I do not teach writing, but I require all of my students to write papers in my classes. In the process, I encounter a range of recurring issues (as all you Lit/English profs out there get to enjoy daily, I'm sure!) I have papers due in two of my classes this week. Today, I received an email from a student in a class where they submitted first drafts. Like many of this student's classmates, s/he used a vast number of direct quotations in the paper. Now, in my field it is NOT standard practice to use direct quotes, unless you are citing a legal document, personal account, or some other special case. I find myself marking student papers with comments like "do not use direct quotes" or "paraphrase". I have also referred them to this site to explain the way I expect sources to be cited. It remains a problem, though. The above mentioned student sent an email today including this:
I don't understand why it's better to paraphrase than it would be to use the direct words out of the sources. I feel that by using the direct quotes from the sources it strengthens your argument.
I responded with:
It is standard in the social sciences and sciences to NOT use direct quotes, the way they are used in the humanities. See this link: (link above). If you are citing a specific law or code, it's OK to use a direct quote, otherwise you should synthesize the information from your sources into your own words.
Good luck, Dr. N.
I wonder if others encounter the same issues?
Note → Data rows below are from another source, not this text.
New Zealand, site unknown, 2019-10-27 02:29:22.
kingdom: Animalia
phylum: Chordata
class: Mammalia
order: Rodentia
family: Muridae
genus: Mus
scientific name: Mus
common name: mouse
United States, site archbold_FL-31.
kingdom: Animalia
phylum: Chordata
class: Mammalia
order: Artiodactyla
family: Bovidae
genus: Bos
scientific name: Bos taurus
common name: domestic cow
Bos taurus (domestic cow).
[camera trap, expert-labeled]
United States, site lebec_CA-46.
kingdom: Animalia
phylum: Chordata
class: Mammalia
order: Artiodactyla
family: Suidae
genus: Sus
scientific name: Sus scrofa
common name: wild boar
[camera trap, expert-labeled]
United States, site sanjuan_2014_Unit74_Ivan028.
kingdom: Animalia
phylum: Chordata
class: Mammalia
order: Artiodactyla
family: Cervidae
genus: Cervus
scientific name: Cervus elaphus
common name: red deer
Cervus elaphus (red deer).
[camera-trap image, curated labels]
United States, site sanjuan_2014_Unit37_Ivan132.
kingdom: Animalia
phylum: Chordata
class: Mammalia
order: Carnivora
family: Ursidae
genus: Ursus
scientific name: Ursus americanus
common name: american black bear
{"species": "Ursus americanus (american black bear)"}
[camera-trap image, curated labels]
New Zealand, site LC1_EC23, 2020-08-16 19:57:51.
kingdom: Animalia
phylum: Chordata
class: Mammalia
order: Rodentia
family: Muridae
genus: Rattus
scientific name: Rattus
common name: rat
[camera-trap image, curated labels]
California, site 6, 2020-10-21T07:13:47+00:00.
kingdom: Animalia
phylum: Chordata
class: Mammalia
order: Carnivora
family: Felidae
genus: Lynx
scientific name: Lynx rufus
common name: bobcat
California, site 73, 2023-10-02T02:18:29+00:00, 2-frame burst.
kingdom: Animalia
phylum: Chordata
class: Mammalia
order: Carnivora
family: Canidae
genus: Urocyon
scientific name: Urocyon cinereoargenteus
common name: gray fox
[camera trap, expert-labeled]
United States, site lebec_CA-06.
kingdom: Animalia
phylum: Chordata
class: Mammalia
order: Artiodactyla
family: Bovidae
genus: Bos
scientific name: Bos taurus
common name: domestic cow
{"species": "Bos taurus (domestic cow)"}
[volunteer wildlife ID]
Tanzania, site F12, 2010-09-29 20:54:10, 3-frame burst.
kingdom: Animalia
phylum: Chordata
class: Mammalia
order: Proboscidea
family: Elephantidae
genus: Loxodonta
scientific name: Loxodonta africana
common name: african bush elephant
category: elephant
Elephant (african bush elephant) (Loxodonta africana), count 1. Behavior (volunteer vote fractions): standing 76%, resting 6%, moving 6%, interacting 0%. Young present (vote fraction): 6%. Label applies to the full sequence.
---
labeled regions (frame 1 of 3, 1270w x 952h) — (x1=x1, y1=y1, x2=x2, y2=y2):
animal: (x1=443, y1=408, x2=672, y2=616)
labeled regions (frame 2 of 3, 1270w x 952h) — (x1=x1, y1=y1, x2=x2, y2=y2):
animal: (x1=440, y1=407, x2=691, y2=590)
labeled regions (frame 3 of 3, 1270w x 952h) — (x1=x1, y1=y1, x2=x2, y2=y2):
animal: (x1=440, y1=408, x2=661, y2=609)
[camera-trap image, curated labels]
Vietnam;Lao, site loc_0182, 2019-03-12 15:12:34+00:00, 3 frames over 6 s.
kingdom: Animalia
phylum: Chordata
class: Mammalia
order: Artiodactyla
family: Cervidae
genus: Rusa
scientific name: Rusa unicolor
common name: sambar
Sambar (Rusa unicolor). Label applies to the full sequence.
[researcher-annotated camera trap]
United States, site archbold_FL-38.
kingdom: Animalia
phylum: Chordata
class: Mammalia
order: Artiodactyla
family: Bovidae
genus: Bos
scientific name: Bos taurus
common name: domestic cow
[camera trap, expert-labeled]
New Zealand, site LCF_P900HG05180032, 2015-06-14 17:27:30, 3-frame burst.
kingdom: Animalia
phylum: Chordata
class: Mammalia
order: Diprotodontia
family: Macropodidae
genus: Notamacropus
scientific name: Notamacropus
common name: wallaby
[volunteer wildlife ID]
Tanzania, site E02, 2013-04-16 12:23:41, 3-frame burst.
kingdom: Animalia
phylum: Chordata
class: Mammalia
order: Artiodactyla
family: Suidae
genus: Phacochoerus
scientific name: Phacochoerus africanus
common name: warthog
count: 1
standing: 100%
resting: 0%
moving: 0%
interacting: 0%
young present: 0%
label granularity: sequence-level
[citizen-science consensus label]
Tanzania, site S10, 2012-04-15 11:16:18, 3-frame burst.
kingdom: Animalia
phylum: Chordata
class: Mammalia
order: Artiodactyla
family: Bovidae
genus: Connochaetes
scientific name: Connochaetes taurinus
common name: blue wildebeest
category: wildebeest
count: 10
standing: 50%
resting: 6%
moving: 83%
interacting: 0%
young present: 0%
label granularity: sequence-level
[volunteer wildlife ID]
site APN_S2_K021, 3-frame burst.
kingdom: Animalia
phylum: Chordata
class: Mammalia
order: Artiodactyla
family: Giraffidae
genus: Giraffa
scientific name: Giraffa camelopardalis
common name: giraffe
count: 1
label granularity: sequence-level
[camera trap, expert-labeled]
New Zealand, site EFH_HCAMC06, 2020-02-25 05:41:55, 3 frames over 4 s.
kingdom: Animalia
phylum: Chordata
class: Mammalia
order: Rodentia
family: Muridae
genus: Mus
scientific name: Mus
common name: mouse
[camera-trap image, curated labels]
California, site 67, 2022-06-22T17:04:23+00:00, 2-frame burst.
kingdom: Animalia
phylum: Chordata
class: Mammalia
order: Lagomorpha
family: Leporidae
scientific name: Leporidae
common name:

This student is about to graduate and will be teaching high school next fall (not in the humanities, I might add!)! Does anyone else see reason for alarm? Am I wasting my time to require these papers? I often wonder if the only writing the students are doing is in their English courses- most of them cite in MLA format (not appropriate for any of the courses I teach) or use footnotes or other schemes of their own. My U is supposed to have excellent students from the tops of their classes, but I am not impressed with most of the writing I see. Any other rants out there- since many of us will be heading to grading jail soon?